_Document excerpt_
== == ==

A National Scenic Byway is a road recognized by the United States Department of Transportation for one or more of six "intrinsic qualities": archeological, cultural, historic, natural, recreational, and scenic. The program was established by Congress in 1991 to preserve and protect the nation's scenic but often less-traveled roads and promote tourism and economic development. The National Scenic Byways Program (NSBP) is administered by the Federal Highway Administration (FHWA).

The most scenic byways are designated All-American Roads, which must meet two out of the six intrinsic qualities. The designation means they have features that do not exist elsewhere in the United States and are unique and important enough to be tourist destinations unto themselves. As of January 21, 2021, there are 184 National Scenic Byways located in 48 states (all except Hawaii and Texas).

History
The NSBP was established under the Intermodal Surface Transportation Efficiency Act of 1991, which provided $74.3 million in discretionary grants. On May 18, 1995, FHWA specified the intrinsic qualities that would serve as criteria for designating road as National Scenic Byways or All-American Roads. In September U.S. Transportation Secretary Federico Peña announced the first 14 National Scenic Byways and six All-American Roads. On June 9, 1998, the Transportation Equity Act for the 21st Century (TEA-21) provided $148 million to states so they could develop state roads to take advantage of the program.

On August 10, 2005, President George W. Bush signed the Safe, Accountable, Flexible, Efficient Transportation Equity Act: A Legacy for Users (SAFETEA-LU), which provided $175 million to states and Indian tribes. On October 16, 2009, U.S. Transportation Secretary Ray LaHood designated 37 new roads as National Scenic Byways and five new All-American Roads. The U.S. Department of Transportation approved the designation on January 19, 2021, of 34 new roads as National Scenic Byways, in addition to 15 new All-American Roads.

Requirements
National Scenic Byways go through a nomination procedure. They must already be designated state scenic byways to be nominated (However, roads that meet all criteria for national designation but not state designation may be considered for national designation on a case-by-case basis).

Intrinsic qualities
For designation as a National Scenic Byway a road must have one of six intrinsic qualities. To be designated an All-American Road, a road must have at least two of the six qualities.

Scenic quality is the heightened visual experience derived from the view of natural and manmade elements of the visual environment of the scenic byway corridor. The characteristics of the landscape are strikingly distinct and offer a pleasing and most memorable visual experience.
Natural quality applies to those features in the visual environment that are in a relatively undisturbed state. These features predate the arrival of human populations and may include geological formations, fossils, landform, water bodies, vegetation, and wildlife. There may be evidence of human activity, but the natural features reveal minimal disturbances.

== == ==

Records
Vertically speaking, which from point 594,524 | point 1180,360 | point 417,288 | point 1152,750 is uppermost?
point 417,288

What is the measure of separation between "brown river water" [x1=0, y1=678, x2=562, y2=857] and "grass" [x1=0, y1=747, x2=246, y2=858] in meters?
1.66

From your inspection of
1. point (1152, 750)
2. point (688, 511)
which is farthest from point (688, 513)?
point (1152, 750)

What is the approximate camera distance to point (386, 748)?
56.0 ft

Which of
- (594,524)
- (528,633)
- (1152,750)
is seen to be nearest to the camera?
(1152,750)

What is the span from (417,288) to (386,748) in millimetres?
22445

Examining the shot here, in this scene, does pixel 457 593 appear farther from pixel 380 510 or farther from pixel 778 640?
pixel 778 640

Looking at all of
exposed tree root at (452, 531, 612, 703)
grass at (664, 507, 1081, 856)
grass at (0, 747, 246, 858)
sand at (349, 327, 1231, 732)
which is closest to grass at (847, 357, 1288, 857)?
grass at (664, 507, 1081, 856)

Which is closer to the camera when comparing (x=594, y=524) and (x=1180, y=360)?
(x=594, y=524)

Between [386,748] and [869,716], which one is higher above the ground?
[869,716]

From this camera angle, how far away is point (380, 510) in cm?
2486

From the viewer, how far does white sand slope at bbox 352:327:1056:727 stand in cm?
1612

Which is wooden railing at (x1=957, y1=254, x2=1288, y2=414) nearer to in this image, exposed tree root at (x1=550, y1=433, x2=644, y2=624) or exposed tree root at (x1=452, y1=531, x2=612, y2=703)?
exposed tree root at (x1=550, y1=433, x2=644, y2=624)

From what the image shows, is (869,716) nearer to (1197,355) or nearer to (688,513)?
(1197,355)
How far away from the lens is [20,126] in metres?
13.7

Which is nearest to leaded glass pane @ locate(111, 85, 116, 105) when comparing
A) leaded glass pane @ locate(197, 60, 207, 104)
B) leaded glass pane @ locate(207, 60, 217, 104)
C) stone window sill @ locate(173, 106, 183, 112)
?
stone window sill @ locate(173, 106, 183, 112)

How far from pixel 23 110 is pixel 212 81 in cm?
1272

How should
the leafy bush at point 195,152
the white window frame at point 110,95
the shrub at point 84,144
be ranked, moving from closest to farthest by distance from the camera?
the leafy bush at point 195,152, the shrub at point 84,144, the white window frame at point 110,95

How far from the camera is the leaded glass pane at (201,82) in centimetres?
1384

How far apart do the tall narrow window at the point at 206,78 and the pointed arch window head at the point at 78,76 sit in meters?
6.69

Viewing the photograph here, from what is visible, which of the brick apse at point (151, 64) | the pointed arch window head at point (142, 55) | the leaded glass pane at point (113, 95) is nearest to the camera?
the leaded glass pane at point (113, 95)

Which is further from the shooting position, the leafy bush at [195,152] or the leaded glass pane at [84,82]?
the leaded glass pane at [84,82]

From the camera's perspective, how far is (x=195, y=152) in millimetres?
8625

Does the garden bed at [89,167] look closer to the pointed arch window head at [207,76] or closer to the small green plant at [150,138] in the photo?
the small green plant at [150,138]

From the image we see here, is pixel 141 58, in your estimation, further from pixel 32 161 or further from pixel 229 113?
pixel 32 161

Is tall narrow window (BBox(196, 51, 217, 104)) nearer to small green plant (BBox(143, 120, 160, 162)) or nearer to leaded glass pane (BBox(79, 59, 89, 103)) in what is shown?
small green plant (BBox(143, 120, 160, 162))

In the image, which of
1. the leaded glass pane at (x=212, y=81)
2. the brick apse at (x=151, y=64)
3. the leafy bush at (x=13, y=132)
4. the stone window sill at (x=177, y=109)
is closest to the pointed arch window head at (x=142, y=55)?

== == ==

_The request_
Sum up the text on National Scenic Byways in two sentences. The items have no connection to the text on National Scenic Byways.

_Solution to the problem_
A National Scenic Byway is a road recognized by the U.S. Department of Transportation for one or more of six intrinsic qualities, under a program Congress established in 1991 and the Federal Highway Administration runs. The most scenic byways are designated All-American Roads, which must have at least two of those qualities, and as of January 21, 2021, there were 184 National Scenic Byways in 48 states.